> **PASSAGE TO READ**
I hadn’t told him about the risk of anaphylaxis at that point as I don’t think it’s important on a first date, but in hindsight, it could have helped avoid embarrassment if I’d been upfront. I didn’t think that I needed to share everything on my profile because it’s not the most important thing about me.
However, throwing the ‘a-bomb’ might help to sort the wheat from the chaff.
I’ve had guys tell me I’m not as fun in person as I am on Whatsapp – wow! Some people have no qualms voicing the issues that most us keep to ourselves out of politeness.
I’ve even had someone message me when I was sitting waiting in Costa to say he’d walked past, seen me and decided he would save us both the bother as I really wasn’t his type. That one actually really hurt because the skin on my face had flared up and it was quite obvious that I had pretty bad eczema. I plucked up the courage to go along because I felt it would be rude to just cancel for such a silly reason. What an absolute douche bag! If you can’t even spare the time for a coffee, what does that say about you? I sat in that café and cried when this happened. It just made me feel so ugly and worthless.
The peanut kiss
Peanut kisses are not fun.
The first time I had one, my then-boyfriend had eaten nuts earlier in the day – not realising that traces can remain in saliva for hours. He kissed me and immediately, my mouth, lips and side of my face swelled up. It looked horrendous and was pretty scary but luckily didn’t progress into anaphylaxis. It could easily have been far more serious and was a warning to me to be more careful.
Imagine the horror of discovering you are allergic to latex when you use condoms for the first time. That was a very painful and uncomfortable experience. It happened when I was quite young and at the time, I thought I’d caught something nasty and went to the doctor. He took one look and knew it was an allergic reaction.
Of course, you can buy latex-free condoms in most pharmacies.
At the time, these were difficult and disappointing experiences but they are quite funny, hilarious and downright ridiculous to look back on. There have been other stories but you’ll have to get me tipsy first if you want to hear the more x-rated disasters!
Cracking on with my love life
The thing I’ve learned is that if you want to meet someone, you’ve got to get out there and give it a go. Yes, you might meet some total weirdos but you just might meet the right person too. I have plenty of friends who’ve been lucky and found a partner on dating sites.
I’ve put my life on hold for a long time now. Most of the time, I just wasn’t ready to meet anyone, but now that my skin is so much better than it was, I feel like I’m ready. If someone isn’t able to handle the fact that I have eczema and am currently still going through topical steroid withdrawal then they’re not the one for me.
I’m trying to meet someone more organically so I’ve been starting to go out and meet people in my area. What if the guy serving coffee in the local café is single? What if the carpenter who buys his breakfast there and smiles and chats to me is looking for Mrs Right? There are loads of men who I walk past, maybe smile at or even talk to and neither of us asks the important questions… are you single and can I have your number?
I’m trying to be brave and get out there. For me, internet dating feels too soulless and shallow. I’m going on local night trail runs which loads of fit guys go to. I’m thinking of taking up wild swimming – ditto on the potential for talent.
Of course, dating during a pandemic also makes for added complications… it’s all a bit weird and I’m not even sure if it’s that safe to do at the moment. Maybe I’ll have more luck when we are back to normal!
I’d love to hear from anyone else with allergies who is currently dating. What has your experience been?
All I can offer by way of advice is to tell you to be brave. Smile and don’t settle for second best. You are brilliant and you will meet someone. And if you don’t? Can you learn to be happy without a significant other? It’s something I’ve faced and I think I can. Sometimes that perfect partner turns up when you’ve stopped looking and are just content with your own situation.

Saved entries
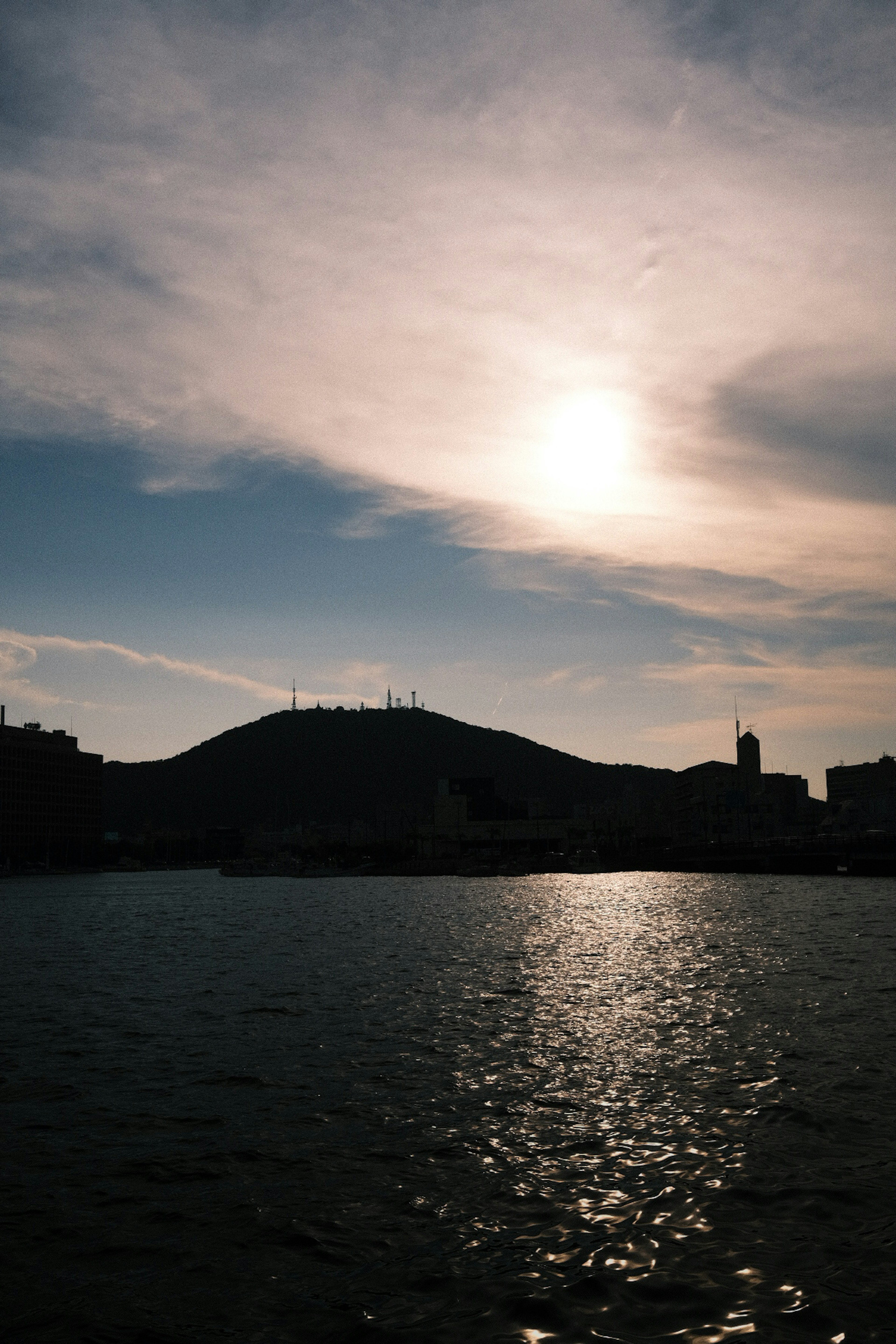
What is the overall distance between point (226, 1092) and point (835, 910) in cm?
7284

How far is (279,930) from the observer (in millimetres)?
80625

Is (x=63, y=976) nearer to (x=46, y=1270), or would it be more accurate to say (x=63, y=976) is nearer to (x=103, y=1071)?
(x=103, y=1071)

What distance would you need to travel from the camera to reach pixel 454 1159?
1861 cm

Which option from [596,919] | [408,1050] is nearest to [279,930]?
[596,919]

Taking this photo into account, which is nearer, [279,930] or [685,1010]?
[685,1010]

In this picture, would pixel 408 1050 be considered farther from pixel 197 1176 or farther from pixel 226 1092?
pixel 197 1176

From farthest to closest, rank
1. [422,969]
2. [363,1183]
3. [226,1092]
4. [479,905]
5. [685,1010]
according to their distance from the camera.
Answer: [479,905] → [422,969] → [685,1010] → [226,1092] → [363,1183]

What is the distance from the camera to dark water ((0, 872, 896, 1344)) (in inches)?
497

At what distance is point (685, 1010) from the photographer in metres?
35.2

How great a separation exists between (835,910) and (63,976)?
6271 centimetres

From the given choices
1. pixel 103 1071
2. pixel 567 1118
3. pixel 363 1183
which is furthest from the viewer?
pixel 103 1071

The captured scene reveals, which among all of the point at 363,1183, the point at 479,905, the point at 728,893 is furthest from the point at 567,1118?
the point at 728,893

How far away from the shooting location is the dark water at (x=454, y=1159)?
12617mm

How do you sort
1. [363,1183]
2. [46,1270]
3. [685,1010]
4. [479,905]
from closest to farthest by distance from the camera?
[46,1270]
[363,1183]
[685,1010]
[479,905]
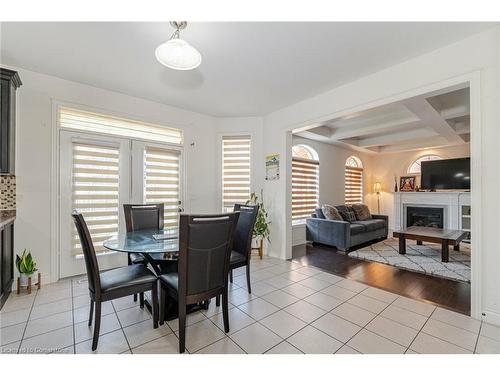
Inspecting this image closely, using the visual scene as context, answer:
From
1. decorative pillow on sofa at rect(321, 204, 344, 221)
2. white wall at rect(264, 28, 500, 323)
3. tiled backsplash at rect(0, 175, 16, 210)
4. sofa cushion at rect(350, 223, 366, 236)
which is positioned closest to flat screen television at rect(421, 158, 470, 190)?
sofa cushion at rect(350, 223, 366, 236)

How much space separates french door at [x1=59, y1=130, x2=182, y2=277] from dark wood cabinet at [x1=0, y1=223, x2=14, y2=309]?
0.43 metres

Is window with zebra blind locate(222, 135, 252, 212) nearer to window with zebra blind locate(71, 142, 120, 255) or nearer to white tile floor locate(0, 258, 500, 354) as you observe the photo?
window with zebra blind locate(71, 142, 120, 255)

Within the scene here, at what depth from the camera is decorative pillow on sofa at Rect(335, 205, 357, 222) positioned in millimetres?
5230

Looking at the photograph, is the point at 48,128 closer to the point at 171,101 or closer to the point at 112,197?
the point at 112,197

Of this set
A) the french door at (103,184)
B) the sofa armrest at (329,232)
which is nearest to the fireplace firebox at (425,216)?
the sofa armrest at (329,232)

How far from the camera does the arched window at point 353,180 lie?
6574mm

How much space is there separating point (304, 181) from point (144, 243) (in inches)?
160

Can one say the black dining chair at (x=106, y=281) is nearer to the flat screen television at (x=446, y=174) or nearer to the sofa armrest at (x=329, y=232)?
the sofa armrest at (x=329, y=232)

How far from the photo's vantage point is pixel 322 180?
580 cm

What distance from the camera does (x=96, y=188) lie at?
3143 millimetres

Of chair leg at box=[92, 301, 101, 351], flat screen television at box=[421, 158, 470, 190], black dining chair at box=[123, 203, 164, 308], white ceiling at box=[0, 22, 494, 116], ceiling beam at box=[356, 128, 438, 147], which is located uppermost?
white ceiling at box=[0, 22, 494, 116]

> **WORK ITEM A**
Restate the passage on dating with allergies between "I’m trying to meet" and "have your number?", inclusive, changing "carpenter" to "plumber".
> **WORK ITEM B**
Answer these questions from the passage on dating with allergies.
(i) Where was the writer sitting when a man messaged to say she really wasn't his type?
(ii) Which parts of the writer's face swelled up after the first peanut kiss?
(iii) What kind of runs is the writer going on?
> **WORK ITEM C**
Decide whether each statement agrees with the passage on dating with allergies, and back each verdict with a quotation from it.
(i) The doctor needed tests before recognizing the allergic reaction.
(ii) The writer finds internet dating too soulless and shallow.
(iii) The first peanut kiss led to anaphylaxis.

> **WRITTEN REPLY A**
I’m trying to meet someone more organically so I’ve been starting to go out and meet people in my area. What if the guy serving coffee in the local café is single? What if the plumber who buys his breakfast there and smiles and chats to me is looking for Mrs Right? There are loads of men who I walk past, maybe smile at or even talk to and neither of us asks the important questions… are you single and can I have your number?

> **WRITTEN REPLY B**
(i) In Costa.
(ii) Her mouth, lips and the side of her face.
(iii) Local night trail runs.

> **WRITTEN REPLY C**
(i) No: "He took one look and knew it was an allergic reaction."
(ii) Yes: "For me, internet dating feels too soulless and shallow."
(iii) No: "It looked horrendous and was pretty scary but luckily didn’t progress into anaphylaxis."